Der Galerist Gerd Harry Lybke über den Kunst-Katalog »Jemanden Fragen« der bildenden Künstlerin Birgit Brenner zu ihrer Ausstellung in der Städtischen Galerie Wolfsburg:
»Diesen ganz besonderen Katalog sollte sich jeder Mensch anschauen, drei Ausrufezeichen.«
Als Galerist bekomme ich viele KünstlerInnen-Kataloge in die Hand. Richtig begeistert hat mich aber der aktuelle Katalog von Birgit Brenner zu ihrer Ausstellung in der Städtischen Galerie Wolfsburg: »Jemanden Fragen« (sic). Das ist in jeglicher Hinsicht ein Meisterwerk! Die Ausstellung in der Städtischen Galerie Wolfsburg, die auf sechs Etagen zeitgenössische Kunst präsentiert, ist zwar verlängert worden bis zum 18.Juli, aber die Öffnungszeiten sind – wen wundert es in diesen Zeiten?! – variabel. Daher ist dieser Katalog wenn auch kein Ersatz für das echte Erlebnis, so doch ein großartiges Hilfsmittel, um die Arbeiten von Birgit Brenner zu studieren. Sie ist übrigens Trägerin des Wolfsburger Kunstpreises 2020.
»Ich werfe Bilder in die Welt und sage, so könnte man die Dinge sehen«, sagt Birgit Brenner. In ihren Arbeiten beschäftigt sie sich mit gesellschaftlichen und privaten Zuständen, mit der Suche nach Liebe und der Eintönigkeit des Alltags. Deshalb sind eben nicht nur ihre Zeichnungen, Installationen und Videos, sondern auch dieses Buch immer super aktuell. Nicht zuletzt weil in diesem Katalog und in der dazugehörigen Ausstellung Arbeiten abgebildet sind, die während ihres Stipendienaufenthaltes in der Villa Massimo in Rom (September 2019 – Juni 2020) entstanden und die vor dem Hintergrund eine besondere Relevanz enthalten.

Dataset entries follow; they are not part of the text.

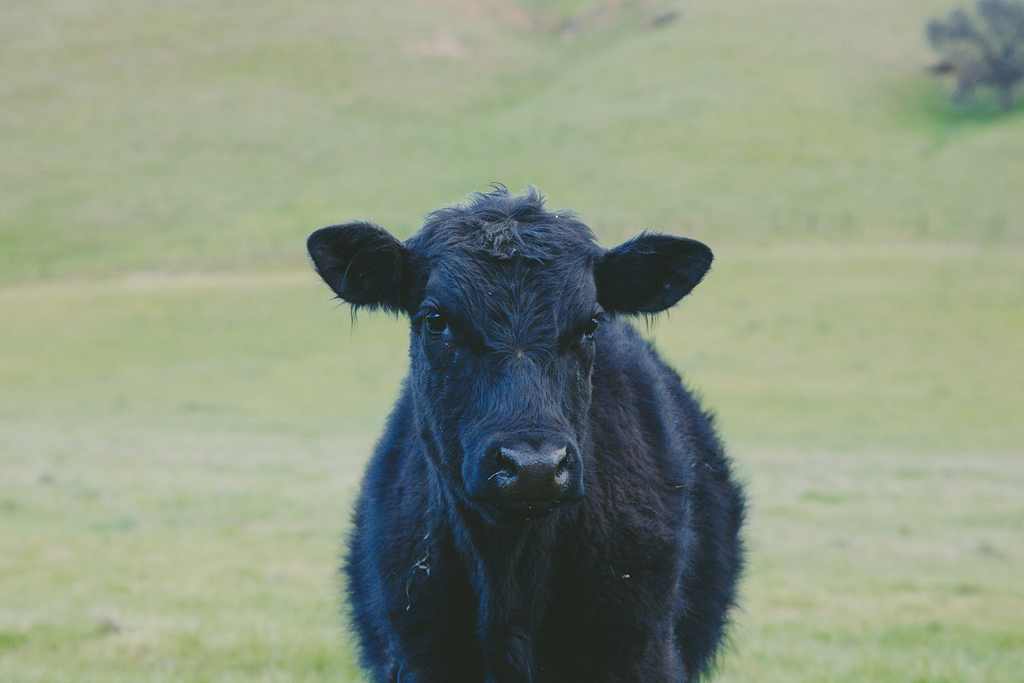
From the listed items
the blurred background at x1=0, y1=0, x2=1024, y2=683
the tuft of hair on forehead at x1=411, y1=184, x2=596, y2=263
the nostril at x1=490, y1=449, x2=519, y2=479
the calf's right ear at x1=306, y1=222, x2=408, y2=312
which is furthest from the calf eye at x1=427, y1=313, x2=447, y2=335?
the blurred background at x1=0, y1=0, x2=1024, y2=683

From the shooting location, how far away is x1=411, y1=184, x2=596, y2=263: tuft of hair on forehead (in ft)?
13.2

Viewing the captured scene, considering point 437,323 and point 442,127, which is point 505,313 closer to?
point 437,323

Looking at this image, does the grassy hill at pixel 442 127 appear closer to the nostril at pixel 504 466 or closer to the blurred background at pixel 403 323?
the blurred background at pixel 403 323

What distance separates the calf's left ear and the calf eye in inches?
31.3

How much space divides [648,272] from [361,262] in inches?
53.6

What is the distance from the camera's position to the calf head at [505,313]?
3508 mm

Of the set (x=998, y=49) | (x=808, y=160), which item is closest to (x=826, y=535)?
(x=808, y=160)

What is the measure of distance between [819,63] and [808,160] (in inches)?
741

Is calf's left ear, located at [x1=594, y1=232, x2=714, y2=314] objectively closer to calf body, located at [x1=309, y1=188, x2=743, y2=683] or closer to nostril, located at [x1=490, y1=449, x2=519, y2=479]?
calf body, located at [x1=309, y1=188, x2=743, y2=683]

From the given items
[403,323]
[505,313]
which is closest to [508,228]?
[505,313]

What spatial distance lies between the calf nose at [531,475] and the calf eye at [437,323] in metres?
0.81

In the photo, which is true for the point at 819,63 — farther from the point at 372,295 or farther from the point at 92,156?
the point at 372,295

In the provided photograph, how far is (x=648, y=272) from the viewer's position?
4.40m

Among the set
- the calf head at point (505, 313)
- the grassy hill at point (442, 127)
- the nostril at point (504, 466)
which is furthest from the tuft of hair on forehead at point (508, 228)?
the grassy hill at point (442, 127)
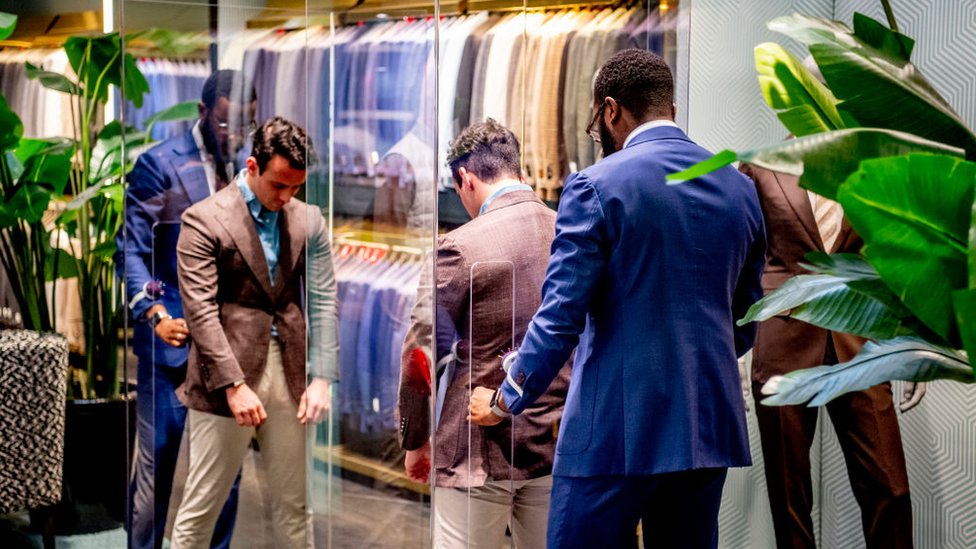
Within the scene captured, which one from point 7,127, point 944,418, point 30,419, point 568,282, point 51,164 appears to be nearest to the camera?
point 568,282

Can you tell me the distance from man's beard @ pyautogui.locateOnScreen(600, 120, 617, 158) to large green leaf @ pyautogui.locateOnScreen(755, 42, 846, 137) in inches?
30.9

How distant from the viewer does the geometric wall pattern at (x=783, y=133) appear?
334 cm

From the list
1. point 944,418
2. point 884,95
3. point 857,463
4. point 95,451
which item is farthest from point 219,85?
point 944,418

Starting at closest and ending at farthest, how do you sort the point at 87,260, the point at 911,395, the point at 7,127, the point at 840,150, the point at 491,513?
the point at 840,150 < the point at 491,513 < the point at 911,395 < the point at 7,127 < the point at 87,260

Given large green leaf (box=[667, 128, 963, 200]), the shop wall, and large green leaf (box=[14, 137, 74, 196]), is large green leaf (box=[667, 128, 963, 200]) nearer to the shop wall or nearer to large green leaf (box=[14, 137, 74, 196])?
the shop wall

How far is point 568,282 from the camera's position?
2092 millimetres

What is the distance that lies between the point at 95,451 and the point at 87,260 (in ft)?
2.38

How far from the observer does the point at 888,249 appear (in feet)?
3.97

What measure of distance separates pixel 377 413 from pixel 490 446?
0.26 m

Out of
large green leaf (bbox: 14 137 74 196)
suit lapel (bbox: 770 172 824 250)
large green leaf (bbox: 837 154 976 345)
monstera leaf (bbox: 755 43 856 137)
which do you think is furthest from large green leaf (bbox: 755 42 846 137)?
large green leaf (bbox: 14 137 74 196)

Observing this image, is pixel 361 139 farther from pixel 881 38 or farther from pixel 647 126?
pixel 881 38

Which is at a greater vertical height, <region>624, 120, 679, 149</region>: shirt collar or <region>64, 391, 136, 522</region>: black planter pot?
<region>624, 120, 679, 149</region>: shirt collar

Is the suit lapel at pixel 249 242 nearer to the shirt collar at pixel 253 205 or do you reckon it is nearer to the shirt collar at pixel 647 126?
the shirt collar at pixel 253 205

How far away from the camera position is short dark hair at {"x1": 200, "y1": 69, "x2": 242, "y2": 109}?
8.20 ft
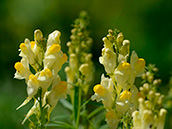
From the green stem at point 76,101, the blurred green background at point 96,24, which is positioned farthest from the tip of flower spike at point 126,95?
the blurred green background at point 96,24

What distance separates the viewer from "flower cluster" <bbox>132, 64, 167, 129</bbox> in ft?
5.27

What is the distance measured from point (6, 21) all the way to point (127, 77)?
3.45 metres

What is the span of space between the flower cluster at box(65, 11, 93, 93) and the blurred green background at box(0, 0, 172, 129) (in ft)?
4.63

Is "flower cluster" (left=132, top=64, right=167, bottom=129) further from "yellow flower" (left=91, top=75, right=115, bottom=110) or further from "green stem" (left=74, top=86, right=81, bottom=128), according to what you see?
"green stem" (left=74, top=86, right=81, bottom=128)

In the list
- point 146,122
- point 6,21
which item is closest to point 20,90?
point 6,21

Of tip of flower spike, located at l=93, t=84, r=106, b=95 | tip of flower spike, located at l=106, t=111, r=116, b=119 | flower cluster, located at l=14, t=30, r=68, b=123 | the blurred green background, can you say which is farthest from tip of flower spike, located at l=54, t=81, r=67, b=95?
the blurred green background

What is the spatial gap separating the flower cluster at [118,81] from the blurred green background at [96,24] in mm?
2100

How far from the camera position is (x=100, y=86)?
1.97 metres

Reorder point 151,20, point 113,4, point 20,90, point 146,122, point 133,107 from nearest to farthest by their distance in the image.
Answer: point 146,122 < point 133,107 < point 20,90 < point 151,20 < point 113,4

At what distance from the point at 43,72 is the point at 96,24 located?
331 cm

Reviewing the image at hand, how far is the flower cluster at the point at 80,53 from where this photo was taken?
8.24 feet

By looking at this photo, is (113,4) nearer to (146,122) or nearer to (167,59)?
(167,59)

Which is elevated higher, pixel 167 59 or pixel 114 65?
pixel 167 59

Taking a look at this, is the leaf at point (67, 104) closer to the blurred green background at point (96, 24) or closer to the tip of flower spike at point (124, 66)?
the tip of flower spike at point (124, 66)
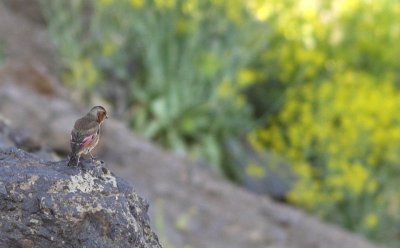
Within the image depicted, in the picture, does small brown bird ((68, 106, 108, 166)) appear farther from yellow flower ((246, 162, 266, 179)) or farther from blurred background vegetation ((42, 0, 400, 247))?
yellow flower ((246, 162, 266, 179))

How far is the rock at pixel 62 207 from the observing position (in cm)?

Ich denke da zum Beispiel an »Promise and other lies«, montiert aus 1000 Kilogramm gelasertem Stahl. Also, diesen ganz besonderen Katalog sollte sich jeder Mensch anschauen, drei Ausrufezeichen.
Es ist aber nicht so, dass ich ausschließlich Bücher zum Thema Kunst lese – nein! In meinem Bücherregal befinden sich viele Bücher zum Thema Kochen, Philosophie und Kunst! Und ein Kochbuch, in das ich immer wieder hineinschaue, ist das »Harrys Bar-Kochbuch«.

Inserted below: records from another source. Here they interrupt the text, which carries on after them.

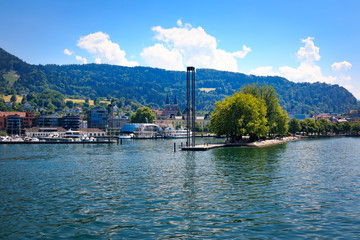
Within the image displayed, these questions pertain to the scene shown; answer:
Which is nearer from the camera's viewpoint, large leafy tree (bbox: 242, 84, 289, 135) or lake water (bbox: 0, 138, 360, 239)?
lake water (bbox: 0, 138, 360, 239)

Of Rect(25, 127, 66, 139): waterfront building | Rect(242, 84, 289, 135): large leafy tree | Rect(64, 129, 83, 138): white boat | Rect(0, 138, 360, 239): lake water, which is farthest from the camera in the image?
Rect(25, 127, 66, 139): waterfront building

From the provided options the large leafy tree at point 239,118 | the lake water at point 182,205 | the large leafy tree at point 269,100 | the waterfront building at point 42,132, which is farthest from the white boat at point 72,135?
the lake water at point 182,205

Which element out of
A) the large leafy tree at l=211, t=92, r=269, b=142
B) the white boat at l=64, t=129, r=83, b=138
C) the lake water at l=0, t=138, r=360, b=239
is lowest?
the lake water at l=0, t=138, r=360, b=239

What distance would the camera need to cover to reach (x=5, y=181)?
38531mm

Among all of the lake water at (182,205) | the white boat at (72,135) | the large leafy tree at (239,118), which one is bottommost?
the lake water at (182,205)

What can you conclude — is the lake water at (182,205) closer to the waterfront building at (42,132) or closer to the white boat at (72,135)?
the white boat at (72,135)

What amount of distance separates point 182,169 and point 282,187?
57.5 ft

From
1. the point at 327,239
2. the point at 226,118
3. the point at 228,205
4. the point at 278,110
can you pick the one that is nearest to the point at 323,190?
the point at 228,205

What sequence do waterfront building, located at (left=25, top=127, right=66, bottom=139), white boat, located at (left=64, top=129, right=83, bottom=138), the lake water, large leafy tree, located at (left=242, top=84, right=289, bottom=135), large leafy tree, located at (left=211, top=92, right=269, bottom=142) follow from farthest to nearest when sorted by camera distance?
1. waterfront building, located at (left=25, top=127, right=66, bottom=139)
2. white boat, located at (left=64, top=129, right=83, bottom=138)
3. large leafy tree, located at (left=242, top=84, right=289, bottom=135)
4. large leafy tree, located at (left=211, top=92, right=269, bottom=142)
5. the lake water

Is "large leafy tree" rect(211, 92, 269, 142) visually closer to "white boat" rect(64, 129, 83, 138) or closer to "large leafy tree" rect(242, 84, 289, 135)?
"large leafy tree" rect(242, 84, 289, 135)

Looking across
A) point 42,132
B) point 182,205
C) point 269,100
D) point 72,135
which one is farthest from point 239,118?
point 42,132

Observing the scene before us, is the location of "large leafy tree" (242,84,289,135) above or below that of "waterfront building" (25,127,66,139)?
above

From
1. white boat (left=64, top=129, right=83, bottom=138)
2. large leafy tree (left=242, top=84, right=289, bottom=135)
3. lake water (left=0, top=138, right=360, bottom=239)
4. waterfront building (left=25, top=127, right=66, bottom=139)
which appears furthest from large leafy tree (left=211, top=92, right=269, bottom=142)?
waterfront building (left=25, top=127, right=66, bottom=139)

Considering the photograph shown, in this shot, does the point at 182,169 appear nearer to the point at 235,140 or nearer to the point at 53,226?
the point at 53,226
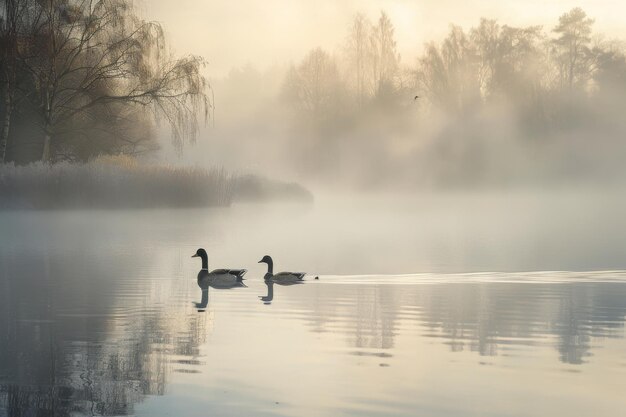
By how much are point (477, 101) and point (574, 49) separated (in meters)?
7.73

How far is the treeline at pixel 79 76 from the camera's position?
108 feet

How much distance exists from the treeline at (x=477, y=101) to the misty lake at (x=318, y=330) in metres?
38.0

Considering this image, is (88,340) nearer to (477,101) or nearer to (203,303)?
(203,303)

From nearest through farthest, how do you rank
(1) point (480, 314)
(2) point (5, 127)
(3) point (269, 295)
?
(1) point (480, 314) < (3) point (269, 295) < (2) point (5, 127)

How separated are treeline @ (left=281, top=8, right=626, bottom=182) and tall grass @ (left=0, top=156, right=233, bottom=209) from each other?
28397mm

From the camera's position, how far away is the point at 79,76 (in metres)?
35.8

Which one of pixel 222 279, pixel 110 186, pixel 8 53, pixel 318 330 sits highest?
pixel 8 53

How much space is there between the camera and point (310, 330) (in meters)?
10.3

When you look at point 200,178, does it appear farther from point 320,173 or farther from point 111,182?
point 320,173

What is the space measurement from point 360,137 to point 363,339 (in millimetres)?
56771

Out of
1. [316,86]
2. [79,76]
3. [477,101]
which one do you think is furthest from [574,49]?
[79,76]

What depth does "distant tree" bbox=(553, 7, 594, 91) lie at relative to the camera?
6253 centimetres

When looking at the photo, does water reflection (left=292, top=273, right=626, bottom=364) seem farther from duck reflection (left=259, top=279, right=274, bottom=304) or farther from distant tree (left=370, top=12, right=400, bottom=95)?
distant tree (left=370, top=12, right=400, bottom=95)

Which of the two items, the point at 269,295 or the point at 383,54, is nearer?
the point at 269,295
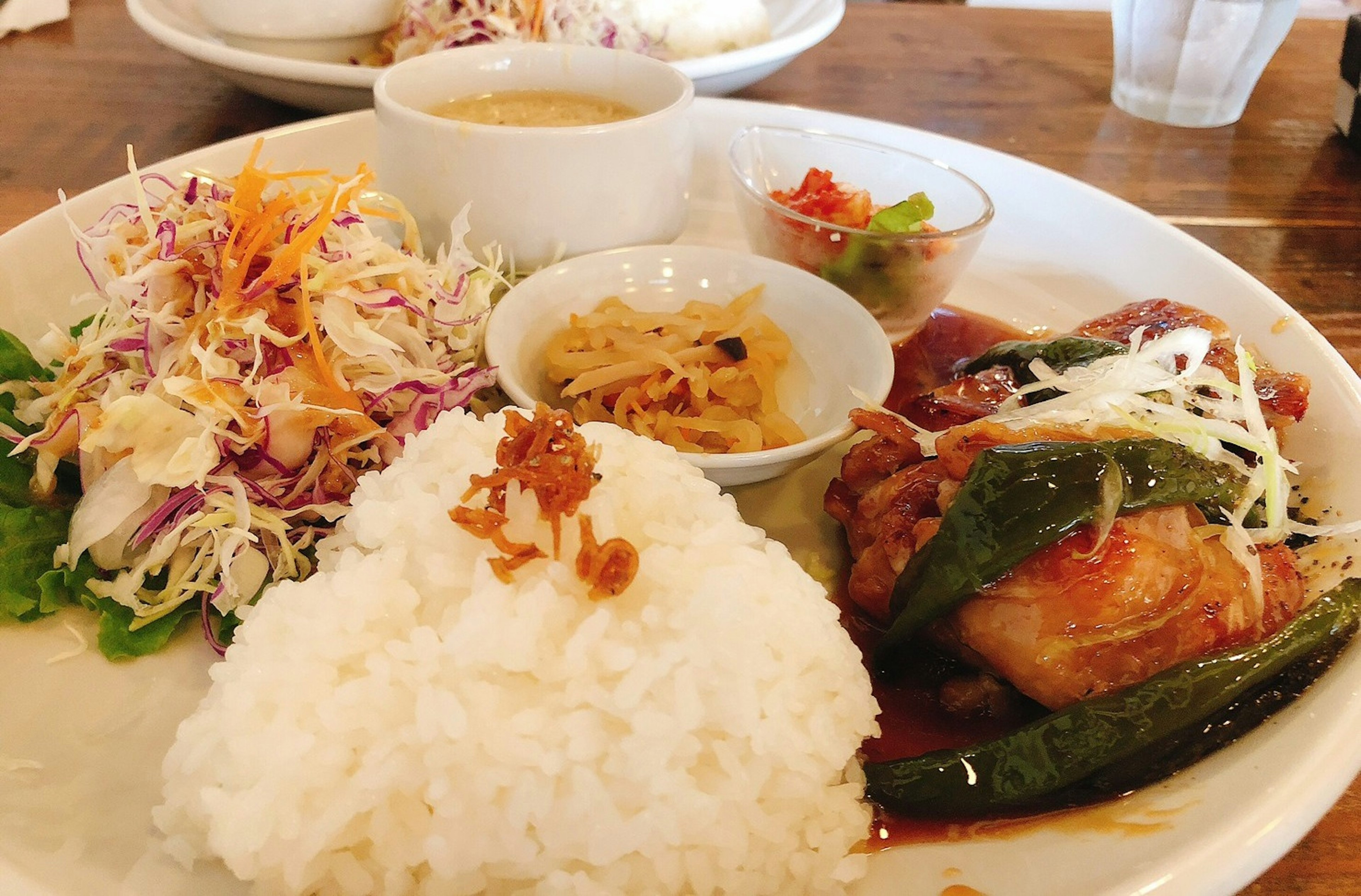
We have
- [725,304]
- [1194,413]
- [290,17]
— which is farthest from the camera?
[290,17]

Gerd Harry Lybke, besser bekannt als Judy Lybke, ist einer der umtriebigsten und bedeutendsten Kunsthändler in Deutschland, eigentlich in Europa. In Peking ist seine Galerie »EIGEN + ART« ebenso geläufig wie in Basel, New York oder Miami. Früh schon hat er sich angewöhnt, Veränderungen so lange anzuschauen, bis sich die Chance darin erkennen lässt. Als NVA-Soldat fiel er durch Aufsässigkeit auf – er hatte auf eine Mauer »Make love not war« gesprüht und wurde daraufhin in die Bücherei versetzt, was ihm deutlich besser gefiel als der Kasernenhof. Seine erste Galerie eröffnete er vor 28 Jahren in Leipzig, »Die neuen Unkonkreten« lautete der Titel der ersten Ausstellung. Die Neue Leipziger Schule um Neo Rauch ist ohne Lybke nicht vorstellbar. Tim Eitel, Carsten Nicolai und Christine Hill zählen zu den von ihm vertretenen KünstlerInnen. Naheliegend, dass Judy Lybke ein Vielleser ist.